Zang, Jun (Department of Architecture & Civil Engineering, University of Bath, Bath, UK) | Ning, Dezhi (The State Key Laboratory of Coastal and Offshore Engineering, Dalian University of Technology Dalian, China) | Liu, Shuxue (The State Key Laboratory of Coastal and Offshore Engineering, Dalian University of Technology Dalian, China) | Liang, Qiuhua (School of Civil Engineering & Geoscience, Newcastle University, Newcastle upon Tyne, UK) | Taylor, Paul H. (Department of Engineering Science, University of Oxford, Oxford, UK) | Taylor, Rodney Eatock (Department of Engineering Science, University of Oxford, Oxford, UK) | Borthwick, Alistair G.L. (Department of Engineering Science, University of Oxford, Oxford, UK)

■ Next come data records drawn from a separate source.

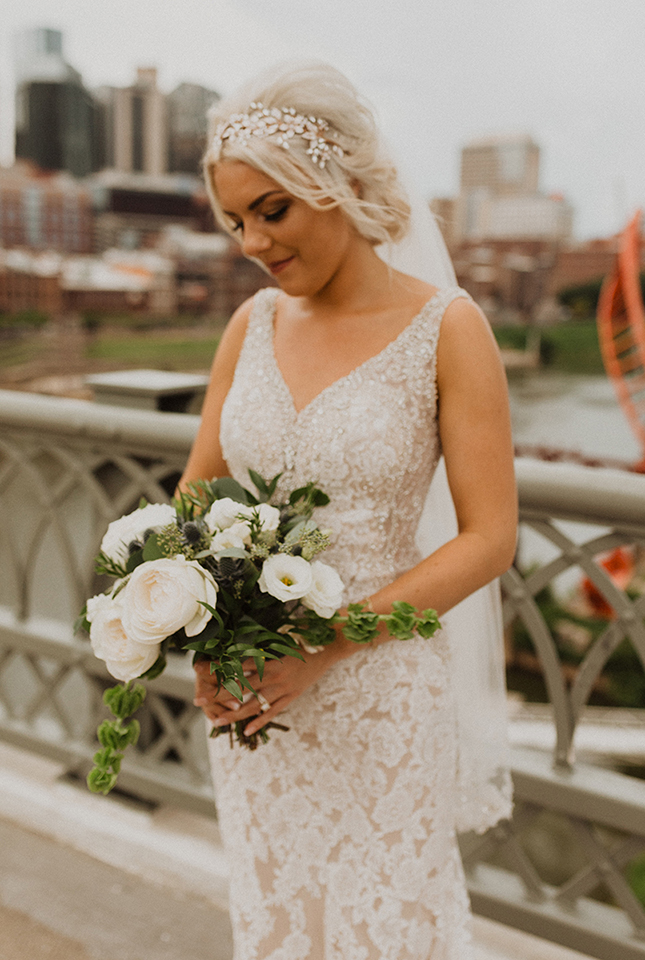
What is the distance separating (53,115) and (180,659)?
568 inches

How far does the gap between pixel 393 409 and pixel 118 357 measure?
44.0 feet

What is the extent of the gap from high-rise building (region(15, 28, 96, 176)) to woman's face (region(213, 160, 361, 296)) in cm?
→ 1330

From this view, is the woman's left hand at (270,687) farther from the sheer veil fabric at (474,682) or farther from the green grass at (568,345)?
the green grass at (568,345)

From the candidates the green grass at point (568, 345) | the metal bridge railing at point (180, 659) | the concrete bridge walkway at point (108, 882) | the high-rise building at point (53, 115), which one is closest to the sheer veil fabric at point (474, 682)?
the metal bridge railing at point (180, 659)

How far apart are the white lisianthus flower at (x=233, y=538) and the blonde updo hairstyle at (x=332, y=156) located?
52 cm

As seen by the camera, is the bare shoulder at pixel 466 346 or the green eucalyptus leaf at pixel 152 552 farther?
the bare shoulder at pixel 466 346

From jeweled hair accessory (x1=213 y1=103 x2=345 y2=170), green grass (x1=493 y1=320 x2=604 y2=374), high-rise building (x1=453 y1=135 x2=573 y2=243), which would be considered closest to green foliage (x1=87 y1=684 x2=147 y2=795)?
jeweled hair accessory (x1=213 y1=103 x2=345 y2=170)

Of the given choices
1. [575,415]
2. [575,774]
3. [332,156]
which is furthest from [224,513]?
[575,415]

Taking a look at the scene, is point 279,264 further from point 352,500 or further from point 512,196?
point 512,196

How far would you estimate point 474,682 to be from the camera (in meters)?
1.50

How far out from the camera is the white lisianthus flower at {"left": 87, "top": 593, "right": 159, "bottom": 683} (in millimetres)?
1012

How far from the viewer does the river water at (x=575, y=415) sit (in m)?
25.5

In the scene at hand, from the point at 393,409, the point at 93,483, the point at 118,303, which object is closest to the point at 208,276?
the point at 118,303

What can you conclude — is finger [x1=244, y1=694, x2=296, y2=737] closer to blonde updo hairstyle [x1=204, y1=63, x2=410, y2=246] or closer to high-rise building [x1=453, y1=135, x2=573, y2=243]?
blonde updo hairstyle [x1=204, y1=63, x2=410, y2=246]
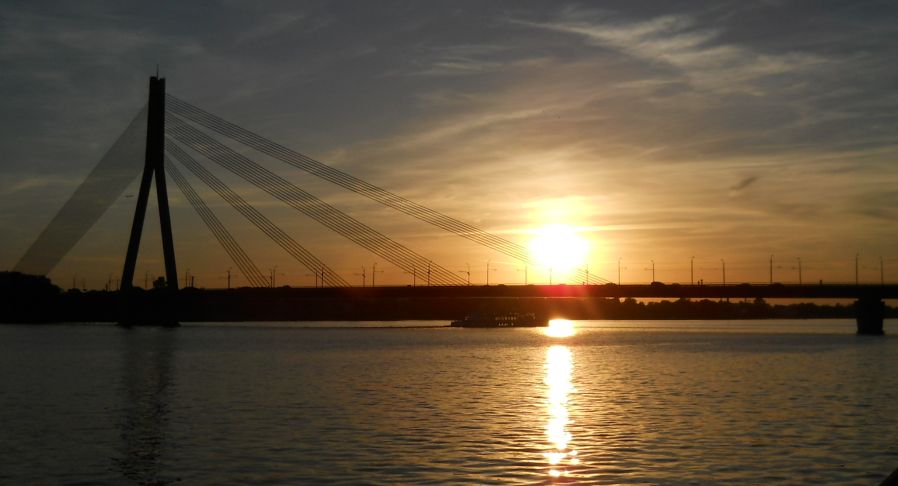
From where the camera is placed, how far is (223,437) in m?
31.4

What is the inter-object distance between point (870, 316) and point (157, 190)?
106m

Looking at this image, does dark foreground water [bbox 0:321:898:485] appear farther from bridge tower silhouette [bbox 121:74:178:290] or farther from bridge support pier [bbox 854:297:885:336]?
bridge support pier [bbox 854:297:885:336]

This paper presents a Cartesian cut-cell Boussinesq model for simulating nonlinear wave interaction with a curved structure. The Cartesian cut-cell technique permits accurate boundary-fitting of complicated, curved geometries in the numerical domain. A Godunov-type shock capturing scheme is used to solve the Boussinesq-type equations in hyperbolic form in order to provide accurate predictions of strongly nonlinear wave interactions with curved structures in shallow water. The numerical model is used to simulate the interaction of a focused wave with a circular cylinder, and excellent agreement is obtained with data from laboratory experiments conducted in a wave basin.
Numerical models based on the Boussinesq-type equations are becoming widely used to simulate wave transformation in shallow coastal regions and run-up at beaches. Such models can play a key role in design and re-assessment in coastal engineering. Boussinesq (1872) was the first to derive depth-integrated mathematical descriptions of shallow flows that included the influence of vertical accelerations and hydrodynamic pressure. During the past 20 years, considerable efforts have been made to improve the representation of nonlinearity and dispersion by Boussinesq-type formulations (see e.g. Madsen and Sørenson, 1992; Nwogu, 1993; Schäffer and Madsen, 1995; Agnon et al., 1999; Madsen et al., 2002). Many coastal structures, such as offshore wind-turbine foundations and piers, are composed of vertical surface-piercing circular cylinders. In order to estimate the local wave hydrodynamics and loading on such structures, there is a need to develop Boussinesq-type solvers that can model wave interaction with curved structures. The aim of the present work is to develop a simple, accurate and flexible method for modelling the hydrodynamics of coastal flows in the vicinity of surface-piercing structures of arbitrary plan-form geometry. The Cartesian cut-cell technique was implemented for body fitting for compressible flow by Yang et al. (1997) and for shallow water flow by Causon et al. (2000) using piece-wise linear segments.